È con questa visione che il padre Pansofio voleva finire il suo racconto
che aveva per soggetto non già la catastrofe dell'universo, ma soltanto
la conclusione della nostra evoluzione storica: l'apparizione,
l'apoteosi e la rovina dell'Anticristo.
L'Uomo Politico. E voi pensate che questa conclusione sia tanto prossima?
Il Signor Z. Be', sulla scena vi saranno ancora molte chiacchiere e
vanità, ma il dramma è già stato scritto interamente da un pezzo sino
alla fine e non è permesso né agli spettatori né agli attori di
apportarvi alcun mutamento.
La Dama. Ma in definitiva quale è il senso di questo dramma? Non
capisco infatti perché il vostro Anticristo nutra tanto odio verso Dio,
mentre in fondo è buono e non cattivo!
Il Signor Z. Il fatto è che m fondo non è buono. E in questo sta tutto
il senso del dramma. Io ritiro le parole che ho detto in precedenza e
cioè «che l'Anticristo non si spiega coi soli proverbi». Per spiegarlo
integralmente basta un solo proverbio e per di più di un'estrema
semplicità: «Non è tutto oro ciò che luccica». Lo splendore di un bene
artefatto non ha nessuna forza.
Il Generale. Vogliate però notare su quale evento cala il sipario di
questo dramma storico: sulla guerra, sullo scontro di due eserciti! Ed
ecco che il termine del nostro colloquio si è rifatto all'inizio. Che ve
ne pare principe?... Santi del cielo! ma dov'è il principe?

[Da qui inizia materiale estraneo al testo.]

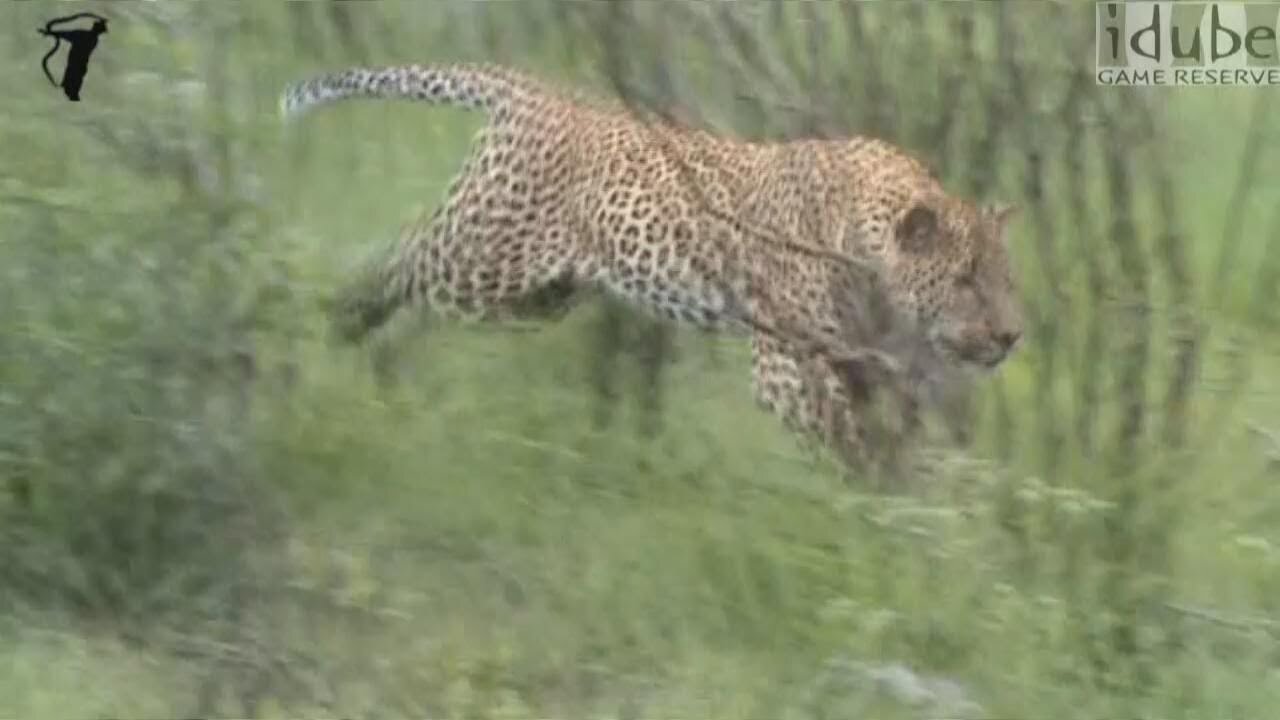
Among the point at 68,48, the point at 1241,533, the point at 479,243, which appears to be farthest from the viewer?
the point at 68,48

L'Uomo Politico. Ma non avete osservato? Se n'è andato alla
chetichella nel momento patetico, quando lo starets Giovanni metteva
l'Anticristo con le spalle al muro. Allora non ho voluto interrompere il
racconto e in seguito mi è passato di mente.
Il Generale. Quanto è vero Iddio è scappato per la seconda volta. Ha
saputo dominarsi. Però non ha saputo resistere. Ah, Dio mio!